DOCUMENT SEGMENT:
+===+
During my tour of the new projects at Disneyland Paris last week, Walt Disney Imagineering invited me to be part of a small group that met with two of the design leaders on these projects.
Walt Disney Studios Park opened as Disneyland Paris' second gate in 2002. It was one of three parks opened in the 2000s that several company sources now concede did not live up to Disney's established creative standards, with the others being Disney California Adventure and Hong Kong Disneyland. That gap was made even more glaring by the creative success of the fourth new Disney park in that decade - Tokyo DisneySea.
Over the years, Disney has worked to improve these parks, with projects such as Cars Land and Buena Vista Street in California, and Mystic Point and the Castle of Magical Dreams in Hong Kong. Now, it's Walt Disney Studios Park's turn, with its impending transformation into Disney Adventure World.
I wrote earlier this week about these changes in What to expect in Disney's World of Frozen and Adventure Way. But I want you to hear directly from the Imagineers who helped lead and design these projects, as well.
In this video, you will hear from Michel den Dulk, Vice President, Portfolio Executive Creative Director, Walt Disney Imagineering Paris, and Kyle Laughlin, Senior Vice President, Research & Development, Technology & Engineering, Walt Disney Imagineering.
Here is an edited transcript of highlights from their talk.
Michel: We had a great opportunity here to create something that I think is unique to Disneyland Paris. We have what I consider the most beautiful castle park that we ever designed. And next to that, we had a much smaller effort. Now we're finally walking into the next chapter and building on this park and creating something that finally can stand on its own legs and compete.
It was a wonderful opportunity to create new areas, new worlds. We partly thought about the European audience, so creating spaces that are green, that are lush, that there's a breathing space, some decompression spaces in there. And you see that primarily in the Adventure Way. It has architecture that's an elements that are inspired by our films, but you're not stepping into the worlds of these films in this area. We tried to create an area of its own, inspired by old world fairs. There's architecture in there, and it's called eclecticism. It's an architectural movement early 1900s where they experimented with styles.
You can see that in the buildings that we designed that I think give it a really unique styling. Every building and facility in that part of the park has something that relates to another building in the expansion. It can be roof tiles that have the same color that another facility uses, or it can be the same color paint, or can be same-styled windows. So with that, we really tried to create a nice, comfortable place for you to transition into the immersive worlds, which is really the new concept of the park - to bring into these immersive worlds. Frozen, of course, [is] the first one, and it's beautifully located on the other side of the lake.
I really love how you see the panoramic view and quality of World of Frozen here, as builds up to the North Mountain, sort of builds off on the other side, with the castle and then the little lighthouse. It's really esthetically pleasing to watch.
Long story short is that we are trying to really set up this park for the future, and you're seeing the first results of that.
Kyle: We have a rich history when it comes to robotic characters, across many of our properties. It started with Lucky the Dinosaur, our first electronically actuated character. And now we've had our most recent characters with BDX Droids. We took so much time to really hand-animate each of those characters, kind of throughout our history, and that took a lot of time and a lot of effort to be able to do that. But what's really happened really in the last 18 months or two years or so, has been a branch of artificial intelligence that we call reinforcement learning. And reinforcement learning is the ability to take a robot and bring it into simulation. Like a toddler learns, we use reward systems to train the robot in simulation, and what it does is it really allows us to ensure that the artist's intent - the animation that was created for that robot - to be almost perfectly executed in terms of what actually then shows up in the physical world.
+===+
MATERIAL:
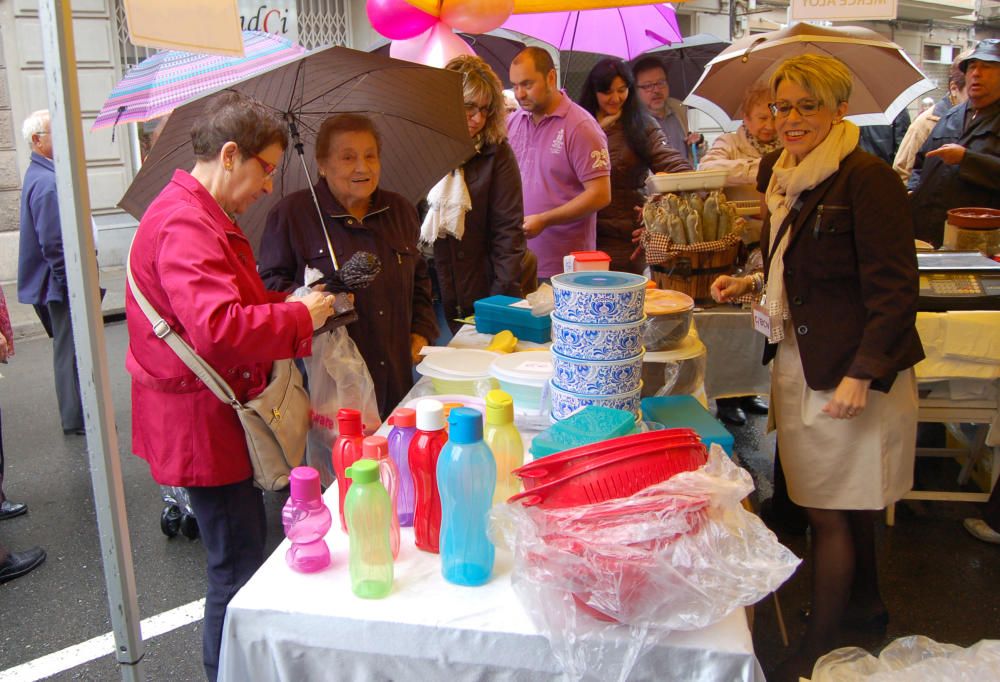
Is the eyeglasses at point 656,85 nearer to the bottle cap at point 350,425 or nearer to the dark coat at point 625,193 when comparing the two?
the dark coat at point 625,193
+===+
PROBLEMS:
1: Answer these using the Disneyland Paris article:
(a) In what year did Walt Disney Studios Park open?
(b) What architectural movement inspired the buildings in Adventure Way?
(c) Which character was the first electronically actuated character?
2: List every Disney park that the Disneyland Paris article says opened in the 2000s.
The material above comes from a different source than the text.

REPLIES:
1:
(a) 2002
(b) Eclecticism
(c) Lucky the Dinosaur

2:
- Walt Disney Studios Park
- Disney California Adventure
- Hong Kong Disneyland
- Tokyo DisneySea